呼吸不全
肺の病気が進行すると肺本来の働き、つまり大気中から酸素を体内に取り込み、体内で産生した二酸化炭素を大気中へ放出することができなくなります。その結果、血液中の酸素濃度が低下する低酸素血症や、二酸化炭素濃度が増加する高炭酸ガス血症を生じてしまいます。通常、動脈という体の各臓器に酸素と栄養を運ぶ血管の中にある血液には酸素分圧100mmHg程度の酸素が存在します。酸素のほとんどは赤血球という細胞の中にあるヘモグロビンに結合しています。酸素分圧が60mmHg未満になるとこのヘモグロビンに結合することが難しくなるので、十分に酸素を運ぶことができなくなります。定義上、動脈血中の酸素分圧が60mmHg未満になることを呼吸不全と言います。二酸化炭素の増加を伴わない場合をI型呼吸不全、伴うものをⅡ型呼吸不全と呼びます。このような呼吸不全が1か月以上続く状態を慢性呼吸不全といいます。慢性呼吸不全を引き起こす肺の病気には慢性閉塞性肺疾患(COPD)、肺結核後遺症、間質性肺炎、肺がんなどがあります。
慢性呼吸不全の治療は大きく分けて、
1. 低酸素血症に対する補助療法
2. 原因疾患に対する治療
3. 呼吸リハビリテーション
があります。
慢性呼吸不全の治療に、在宅酸素療法が使われます。 在宅酸素療法とは家庭で酸素吸入を行うことで血中の酸素濃度を高めます。酸素吸入に使用する装置は主に酸素濃縮装置です。

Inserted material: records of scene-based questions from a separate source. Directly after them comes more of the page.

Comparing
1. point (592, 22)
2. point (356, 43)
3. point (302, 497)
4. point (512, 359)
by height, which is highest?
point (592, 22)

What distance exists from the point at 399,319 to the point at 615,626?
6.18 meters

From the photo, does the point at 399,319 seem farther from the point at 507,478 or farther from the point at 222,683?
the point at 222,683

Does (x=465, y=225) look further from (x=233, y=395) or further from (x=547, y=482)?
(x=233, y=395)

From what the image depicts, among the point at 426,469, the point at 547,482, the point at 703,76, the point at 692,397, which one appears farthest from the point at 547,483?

肺疾患に罹患し手術を受け、その後呼吸不全に至ったときは、相当因果関係「あり」として、肺疾患に罹患し手術を受けた日が初診日となります。
呼吸不全の認定は、動脈血ガス分析値及び予測肺活量1秒率の検査数値の重症度と日常生活の状況を5段階評価した「一般状態区分」により総合的に認定します。
慢性肺疾患により非代償性の肺性心を生じているものは3級と認定します。
治療及び病状の経過、検査成績、具体的な日常生活状況等によっては、さらに上位等級に認定します。
常時(24時間)の在宅酸素療法を施工中のもので、かつ、軽易な労働以外の労働に常に支障がある程度のものは3級と認定されます。臨床症状、検査成績及び具体的な日常生活状況等によっては、さらに上位等級に認定されることがあります。
障害の程度を認定する時期は、在宅酸素療法を開始した日(初診日から起算して1年6月を超える場合を除く)とします。